General Discussion
In reply to the discussion: I've seen Jesus referred to as Jeebus and Jeezus. [View all]Yo_Mama
(8,303 posts)Missed a few bits of religious history there! I'm rolling on the floor laughing.
There seems to be a relatively fixed incidence of insanity in the human race. So the same mental disorders that will make an American decide that he/she is the reincarnation of Napoleon, or Jesus will make someone from a different culture decide that he/she is a reincarnation of Buddha or Shiva or whatever.
The Japanese syncretist cult of Aum Shinrikyo is one example of insanity in action:
http://en.wikipedia.org/wiki/Aum_Shinrikyo
Sri Lanka has seen Tamil/Buddhist violence on a wide scale over the last few years:
http://www.class.uidaho.edu/ngier/slrv.htm
Any human ideology can be used to justify destructive acts, and the most idealistic religions/ideologies seem to generate truly horrific violence once the justification emerges.
Then you get the pure oddities, such as the Shingon monks:
http://sonic.net/~anomaly/japan/dbuddha.htm
There's a long history of Buddhist conflicts between monasteries, and by conflicts, I mean fights. In Tibet and other places.

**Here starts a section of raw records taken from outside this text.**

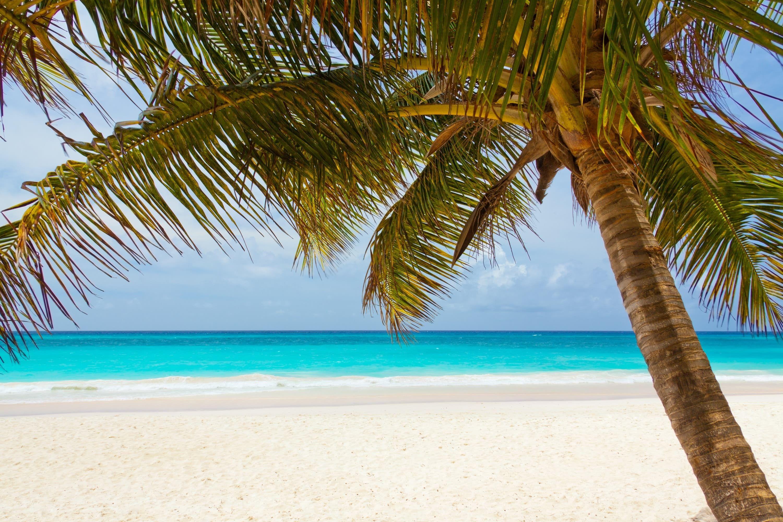 Beach with palm tree Beach palm tree Beach, Vacation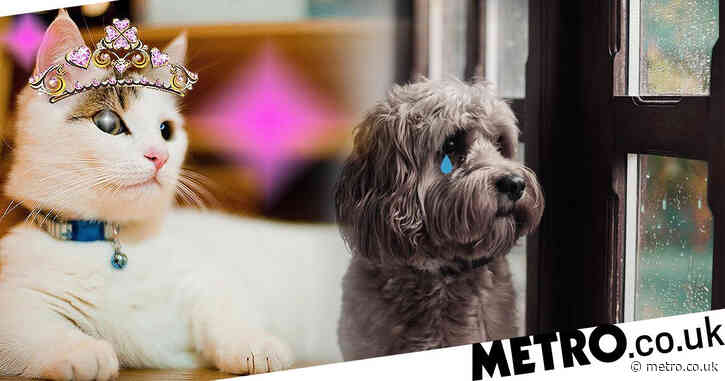 The 'dog days are over' as people are more keen on cats as we come out of lockdown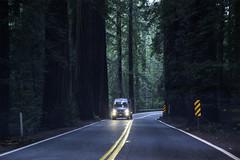 Redwoods Humboldt County (Steven P. Moreno) Tags: garberville california trees stevenpmoreno redwoods nature stevenmorenospix2019 northerncalifornia highway101 travelphotography nikond7100 forest outdoor tree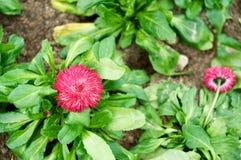 与叶子的红色雏菊 库存图片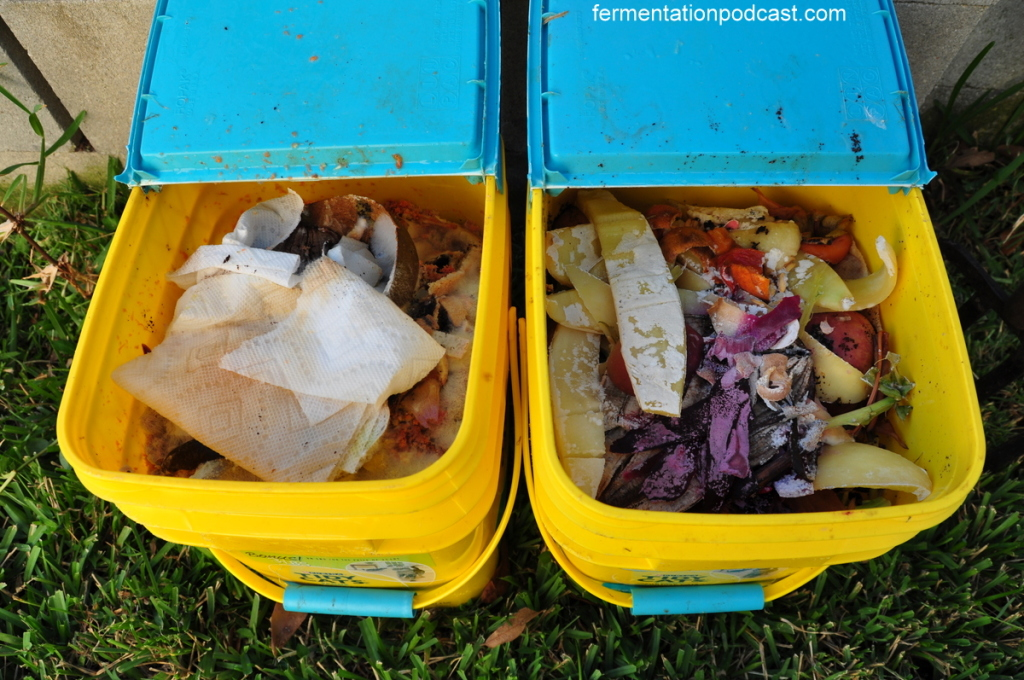 Compost pails with food scraps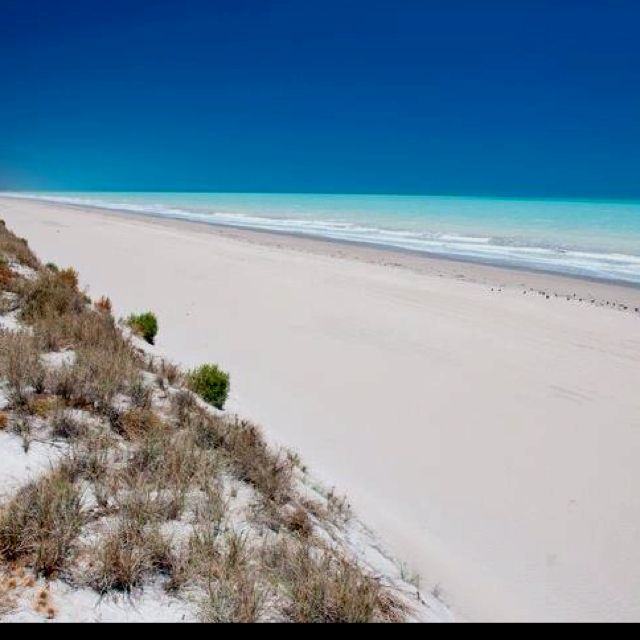 Eighty mile beach, south of Broome,  West Australia  (Australian Geographic )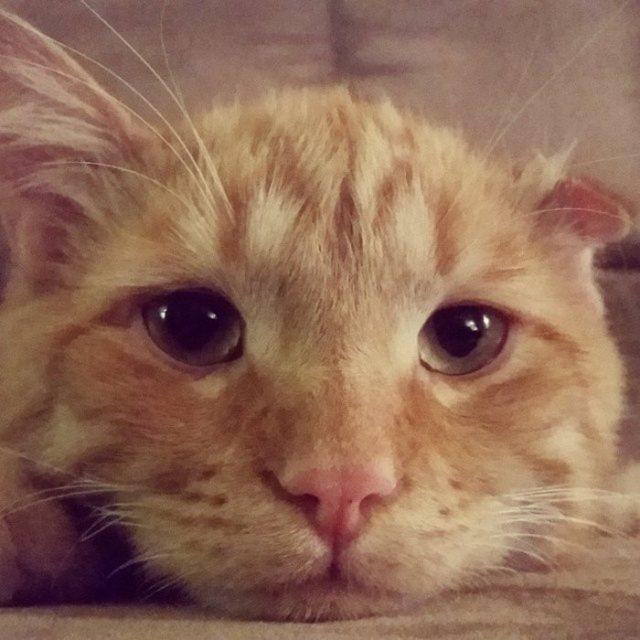 saddest-shelter-cat-benben-transformation-13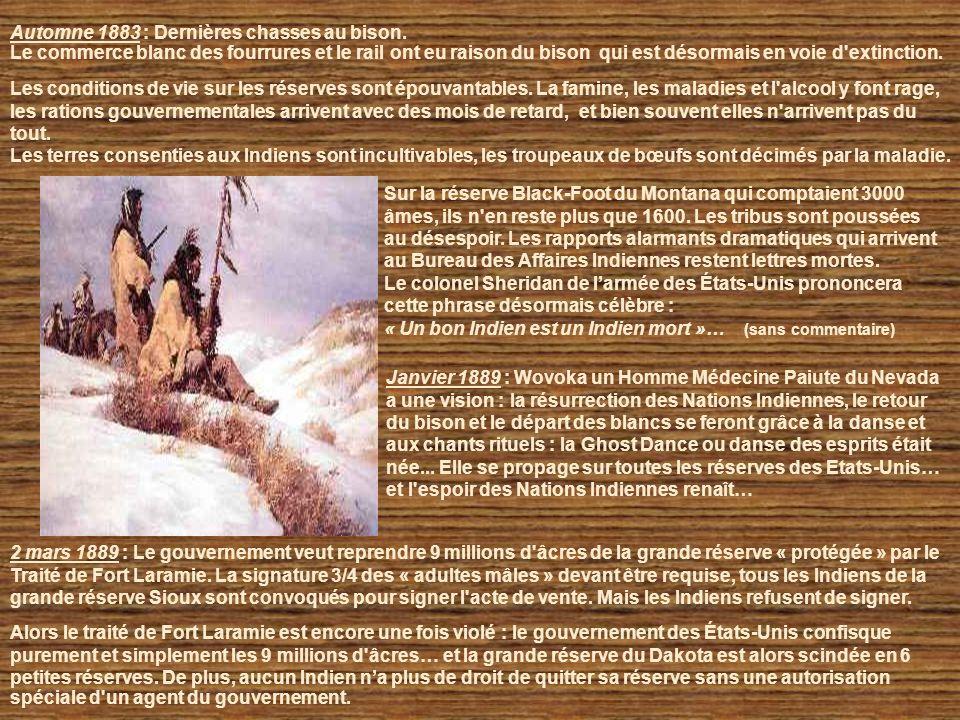 Automne 1883 : Dernières chasses au bison.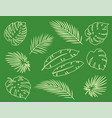 vintage tropical set palm leaves branches vector image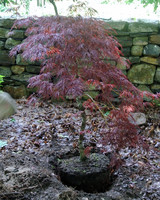 japanese-maples-17.jpg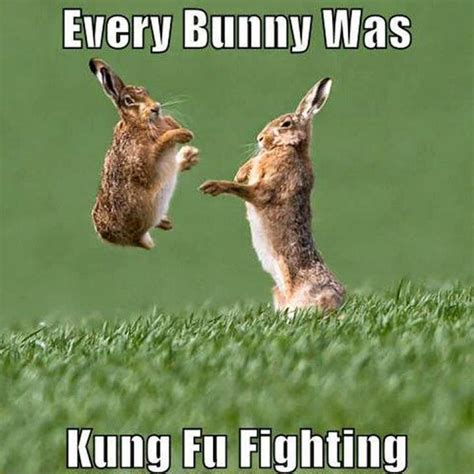 Funny Fighting Memes - 25 very funny rabbit pictures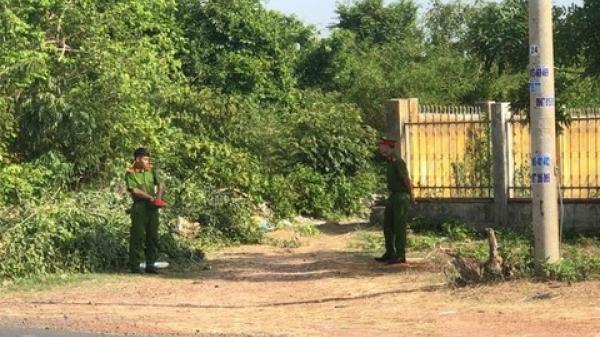 Đắk Lắk: Voi của hợp tác xã du lịch quật người đàn ông tử vong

In 1998 there was a Buddhist monk knock-down fight for control of the gang, er, I mean order in South Korea:
http://wc.arizona.edu/papers/92/70/91_4_m.html
Tibetan Buddhism is an interesting case:
http://www.michaelparenti.org/Tibet.html
In 1792, many Kagyu monasteries were confiscated and their monks were forcibly converted to the Gelug sect (the Dalai Lamas denomination). The Gelug school, known also as the Yellow Hats, showed little tolerance or willingness to mix their teachings with other Buddhist sects. In the words of one of their traditional prayers: Praise to you, violent god of the Yellow Hat teachings/who reduces to particles of dust/ great beings, high officials and ordinary people/ who pollute and corrupt the Gelug doctrine. 8 An eighteenth-century memoir of a Tibetan general depicts sectarian strife among Buddhists that is as brutal and bloody as any religious conflict might be. 9 This grim history remains largely unvisited by present-day followers of Tibetan Buddhism in the West.
Then you have the whole Zen-Shinto Buddhist syncretism in Japan, which evolved into a practice that strongly supported what was essentially a crusade in Asia.
I don't think Buddhism is any better than most world religions in practice, although when one looks at the horrific death toll of Communist ideologies in the last century, it doesn't look bad.